- [Задание 1]: Изложи отрывок о былинах в двух предложениях.
- [Задание 2]:
Ответь по отрывку о былинах на вопросы:
(a) В какую землю бежит девушка?
(b) Кто автор книги «Былинная история»?
(c) Сколько вариантов былин взял для анализа П. Д. Ухов?
- [Задание 3]: Напиши продолжение отрывка о былинах, начав сразу после его последнего предложения.

- [Фрагмент текста]:
····················

В данном случае мы ясно можем увидеть переходный этап — двойную мотивацию поступка. Первая мотивация заключается в социальном неравенстве между знатной и богатой девушкой и «перевозчиком», вторая мотивация связана с этническим неравенством, поскольку перевозчик детерминируется как «мордович». Бегство происходит фактически «из огня да в полымя» — от неприемлемых по этнорелигиозным соображениям «татар» (девушка бежит в землю «святорусскую», то есть, православную) к неприемлемому по этнорелигиозным и социальным соображениям «мордовичу».
Вместе с тем, в былинах героического цикла можно встретить упоминания о том, кто считается для русского богатыря безусловно «своими»:
«Не бейся со Святогором-богатырем, у этого сама земля-мать через силу носит (вариант — «А Иванищу-Святогору была сила дана господом самим»[475]). Не бейся с Самсоном Самсоновичем, его дела наблюдают; не бейся с Вольгой Святославичем — этот не силой, а хитростью-мудростью тебя возьмет; не бейся с Микулушкой Селяниновичем — этого земля-мати любит, а остальны богатыри и воины, и враги тебе будут под силу».[476] «Своими» они являются потому, что их сила идет «от Бога», она священна, а потому посягать на них — разбой и святотатство.
Наиболее полную картину «своих» можно увидеть, ознакомившись с типическим местом «почестного пира» при дворе князя Владимира. Как отмечает И. Я. Фроянов в книге «Былинная история», «Пир в былине, как и в исторической действительности — это общенародный форум, призванный решать важнейшие вопросы общественной жизни».[477]
По выводам П. Д. Ухова, наименование гостей крайне неустойчиво и многообразно, но при этом из 135 взятых им для анализа вариантов, образовалась всего лишь 41 комбинация, а наименований гостей, приглашенных на пир, только 29.[478] Это вельможи, богатыри, бояре, бурлаки, вдовы, вера крещеная, всякое звание, генералы, гости званые, гости торговые, девицы, жены, казаки, калики, князья, короли, крестьяне, купцы, люди торговые, люди посадские, мещане, мир (православный), мужики, наездники, предводители, поляницы, татары, татаровье-улановье, цари.
Следует учесть, что для анализа были взяты не все варианты былин, а потому наименований гостей может быть и больше.
По большому счету, исходя из эпических представлений, следует говорить о полиэтничности русского общества. Более того, мы не можем говорить даже о противопоставлении «крестьянин (землепашец) — скотовод (кочевник)», так как и в эпической,[479] и в летописной истории Древней Руси имеются указания на вполне мирное (союзническое) сосуществование «своих поганых» (ковуев) и населения русских княжеств.
Мирные скотоводы, находившиеся в союзе с русскими князьями, отказаться от перекочевок (за пастбищами) в принципе не могли. В таких этнических условиях оценка поведения героев эпоса по принципу «свой-чужой» ни в коем случае не будет тождественной этнической оценке «русский — нерусский».

····················

(Строки из набора данных)
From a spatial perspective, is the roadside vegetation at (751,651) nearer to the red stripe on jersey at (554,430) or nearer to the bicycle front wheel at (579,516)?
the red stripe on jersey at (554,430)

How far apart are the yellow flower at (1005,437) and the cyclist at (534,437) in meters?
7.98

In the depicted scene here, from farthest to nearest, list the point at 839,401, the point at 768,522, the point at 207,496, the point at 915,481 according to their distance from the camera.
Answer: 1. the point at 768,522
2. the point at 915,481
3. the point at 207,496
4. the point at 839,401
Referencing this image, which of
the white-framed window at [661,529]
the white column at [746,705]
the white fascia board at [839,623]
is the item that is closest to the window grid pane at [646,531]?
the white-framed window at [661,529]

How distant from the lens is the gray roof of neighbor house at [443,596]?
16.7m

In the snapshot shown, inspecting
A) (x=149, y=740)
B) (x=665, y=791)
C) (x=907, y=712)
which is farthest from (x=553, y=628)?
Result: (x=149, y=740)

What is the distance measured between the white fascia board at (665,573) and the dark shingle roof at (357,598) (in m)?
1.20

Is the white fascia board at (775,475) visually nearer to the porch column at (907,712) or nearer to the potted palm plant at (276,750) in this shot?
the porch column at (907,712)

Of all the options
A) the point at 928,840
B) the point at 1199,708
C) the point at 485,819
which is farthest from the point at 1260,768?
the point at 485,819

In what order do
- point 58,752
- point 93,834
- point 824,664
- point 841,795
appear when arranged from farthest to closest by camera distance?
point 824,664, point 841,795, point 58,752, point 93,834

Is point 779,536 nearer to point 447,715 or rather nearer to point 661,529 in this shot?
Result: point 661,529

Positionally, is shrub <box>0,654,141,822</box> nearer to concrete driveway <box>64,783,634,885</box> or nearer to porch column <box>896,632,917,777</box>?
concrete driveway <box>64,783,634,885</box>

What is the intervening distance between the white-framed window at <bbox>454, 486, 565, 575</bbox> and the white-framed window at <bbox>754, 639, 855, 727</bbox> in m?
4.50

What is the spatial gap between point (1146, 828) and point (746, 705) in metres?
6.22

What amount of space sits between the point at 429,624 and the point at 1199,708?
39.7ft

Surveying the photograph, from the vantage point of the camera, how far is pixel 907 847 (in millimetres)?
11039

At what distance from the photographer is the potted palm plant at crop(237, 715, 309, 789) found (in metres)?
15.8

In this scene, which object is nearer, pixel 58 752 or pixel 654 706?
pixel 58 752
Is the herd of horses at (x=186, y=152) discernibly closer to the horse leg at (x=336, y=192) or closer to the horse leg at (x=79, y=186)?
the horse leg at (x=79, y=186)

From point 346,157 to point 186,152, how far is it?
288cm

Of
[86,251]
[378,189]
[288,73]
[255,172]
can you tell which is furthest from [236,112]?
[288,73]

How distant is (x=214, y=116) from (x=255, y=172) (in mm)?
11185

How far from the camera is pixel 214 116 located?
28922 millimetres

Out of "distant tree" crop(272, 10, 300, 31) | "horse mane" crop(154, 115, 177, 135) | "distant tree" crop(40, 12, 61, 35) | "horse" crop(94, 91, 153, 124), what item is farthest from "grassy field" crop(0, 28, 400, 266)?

····················

- [Ответ 1]: В рассмотренном случае бегство девушки имеет двойную мотивацию, социальную и этническую, а «своими» для русского богатыря былины считают тех, чья сила идет «от Бога». Исходя из эпических представлений, следует говорить о полиэтничности русского общества, и оценка поведения героев по принципу «свой-чужой» не тождественна этнической оценке «русский — нерусский».

- [Ответ 2]:
(a) В землю «святорусскую», то есть православную.
(b) И. Я. Фроянов.
(c) 135.

- [Ответ 3]:
В Древней Руси, судя по известиям Повести временных лет и по археологическим данным, было, по меньшей мере, четыре основных этнических компонента: Финно-угорский (Весь), Славянский, Варяго-германский и Тюркский (свои поганые). При этом собственно Славяне представляли собой довольно рыхлый конгломерат союзов племен,[480] которых Киевскому князю приходилось периодически подчинять. Так, например, уже в XII веке Владимиру Мономаху пришлось дважды ходить на Вятичей (на Ходоту и сына его[481]).
Таким образом, можно говорить о том, что «русские» время от времени осознавали друг друга «чужими». Возникает закономерный вопрос, с чем это связано и каким образом им удавалось, несмотря на вражду, тем не менее, осознавать себя частью «русского» народа?
При всем этом в повседневной социальной практике участвует огромное количество людей и социальных страт, которые теоретически ни врагами, ни друзьями не являются, но практически могут ими стать в любой момент. Исходя из этого, существует необходимость рассмотрения в эпических материалах механизма возникновения конфликтных ситуаций и толерантности в общественных отношениях.
2.2.2 Иерархические барьеры: «Богатыри» и «бояре»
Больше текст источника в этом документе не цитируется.